START SELECTED EXTRACT

No, i don't. But nearly every set of tools i've used has one command.
eg uboot, coreboot, gdb, od, hexdump. Even ethtool has [offset N] [length N]

How many tools can you name which have two different command, rather
than one with options?

      Andrew

David Ahern March 30, 2018, 4:57 p.m. UTC | #10

On 3/30/18 8:34 AM, Andrew Lunn wrote:
>>> And it seems to want contiguous pages. How well does that work after
>>> the system has been running for a while and memory is fragmented?
>>
>> The allocation can be changed, there is no read need for contiguous pages.
>> It is important to note that we the amount of snapshots is limited by the
>> driver
>> this can be based on the dump size or expected frequency of collection.
>> I also prefer not to pre-allocate this memory.
> 
> The driver code also asks for a 1MB contiguous chunk of memory!  You
> really should think about this API, how can you avoid double memory
> allocations. And can kvmalloc be used. But then you get into the
> problem for DMA'ing the memory from the device...
> 
> This API also does not scale. 1MB is actually quite small. I'm sure
> there is firmware running on CPUs with a lot more than 1MB of RAM.
> How well does with API work with 64MB? Say i wanted to snapshot my
> GPU? Or the MC/BMC?

END SELECTED EXTRACT

• EXERCISE INSTRUCTIONS: Write out everything in the thread excerpt above from "eg uboot, coreboot, gdb, od, hexdump." down to "memory is fragmented?".

START MATERIAL

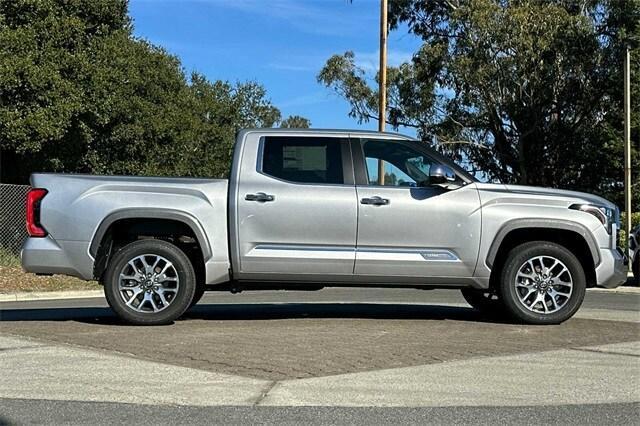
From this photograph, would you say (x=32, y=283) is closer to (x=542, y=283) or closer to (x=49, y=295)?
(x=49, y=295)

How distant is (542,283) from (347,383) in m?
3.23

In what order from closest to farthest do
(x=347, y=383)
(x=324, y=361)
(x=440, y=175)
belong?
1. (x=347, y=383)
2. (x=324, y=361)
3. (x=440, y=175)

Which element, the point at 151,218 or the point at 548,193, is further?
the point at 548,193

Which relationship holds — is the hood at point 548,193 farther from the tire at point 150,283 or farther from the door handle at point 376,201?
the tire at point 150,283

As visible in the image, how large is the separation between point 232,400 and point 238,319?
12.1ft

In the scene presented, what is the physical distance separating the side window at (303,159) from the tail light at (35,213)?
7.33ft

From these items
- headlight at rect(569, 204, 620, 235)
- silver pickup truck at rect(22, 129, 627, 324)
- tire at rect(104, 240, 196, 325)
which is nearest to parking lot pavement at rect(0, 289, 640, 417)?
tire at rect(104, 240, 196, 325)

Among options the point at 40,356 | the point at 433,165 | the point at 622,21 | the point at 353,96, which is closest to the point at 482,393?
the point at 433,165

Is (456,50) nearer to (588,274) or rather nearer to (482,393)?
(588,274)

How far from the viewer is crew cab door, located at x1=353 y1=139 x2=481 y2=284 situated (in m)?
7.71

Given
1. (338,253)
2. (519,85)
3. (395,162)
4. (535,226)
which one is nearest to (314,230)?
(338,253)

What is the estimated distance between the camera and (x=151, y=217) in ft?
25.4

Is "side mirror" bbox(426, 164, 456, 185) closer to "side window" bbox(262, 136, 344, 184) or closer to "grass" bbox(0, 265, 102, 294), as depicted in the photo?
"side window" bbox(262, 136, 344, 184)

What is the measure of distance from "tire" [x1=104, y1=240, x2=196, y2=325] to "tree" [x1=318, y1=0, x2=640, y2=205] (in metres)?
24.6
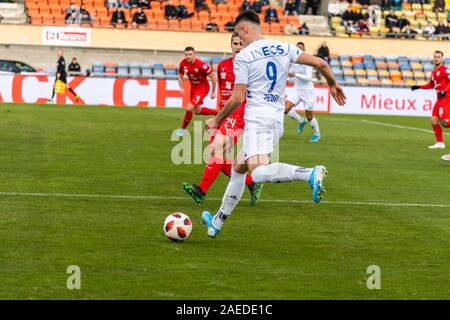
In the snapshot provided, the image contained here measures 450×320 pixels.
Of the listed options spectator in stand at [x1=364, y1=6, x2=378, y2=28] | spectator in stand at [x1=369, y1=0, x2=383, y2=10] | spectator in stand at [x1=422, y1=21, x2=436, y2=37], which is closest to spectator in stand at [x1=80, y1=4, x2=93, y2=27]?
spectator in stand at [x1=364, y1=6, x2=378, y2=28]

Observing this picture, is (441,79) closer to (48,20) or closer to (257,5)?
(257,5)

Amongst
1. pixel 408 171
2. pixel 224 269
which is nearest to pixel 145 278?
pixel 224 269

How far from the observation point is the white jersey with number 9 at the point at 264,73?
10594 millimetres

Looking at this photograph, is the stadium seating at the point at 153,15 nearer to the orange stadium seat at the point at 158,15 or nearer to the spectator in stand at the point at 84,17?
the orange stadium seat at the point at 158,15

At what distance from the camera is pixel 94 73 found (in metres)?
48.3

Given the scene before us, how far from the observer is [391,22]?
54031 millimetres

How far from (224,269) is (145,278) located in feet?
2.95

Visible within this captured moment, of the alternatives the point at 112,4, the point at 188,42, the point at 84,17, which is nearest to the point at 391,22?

END MATERIAL
START MATERIAL

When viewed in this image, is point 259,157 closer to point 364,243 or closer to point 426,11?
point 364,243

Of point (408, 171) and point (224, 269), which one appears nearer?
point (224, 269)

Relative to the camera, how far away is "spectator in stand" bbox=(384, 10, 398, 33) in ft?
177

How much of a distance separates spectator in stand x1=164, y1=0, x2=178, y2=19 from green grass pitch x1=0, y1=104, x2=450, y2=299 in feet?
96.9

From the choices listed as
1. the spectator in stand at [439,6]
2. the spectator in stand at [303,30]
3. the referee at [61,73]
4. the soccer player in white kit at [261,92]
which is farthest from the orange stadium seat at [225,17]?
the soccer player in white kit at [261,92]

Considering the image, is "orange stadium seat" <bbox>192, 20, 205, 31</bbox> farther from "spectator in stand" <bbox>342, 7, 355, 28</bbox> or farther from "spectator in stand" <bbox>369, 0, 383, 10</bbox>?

END MATERIAL

• EXERCISE OUTPUT:
eg uboot, coreboot, gdb, od, hexdump. Even ethtool has [offset N] [length N]

How many tools can you name which have two different command, rather
than one with options?

      Andrew

David Ahern March 30, 2018, 4:57 p.m. UTC | #10

On 3/30/18 8:34 AM, Andrew Lunn wrote:
>>> And it seems to want contiguous pages. How well does that work after
>>> the system has been running for a while and memory is fragmented?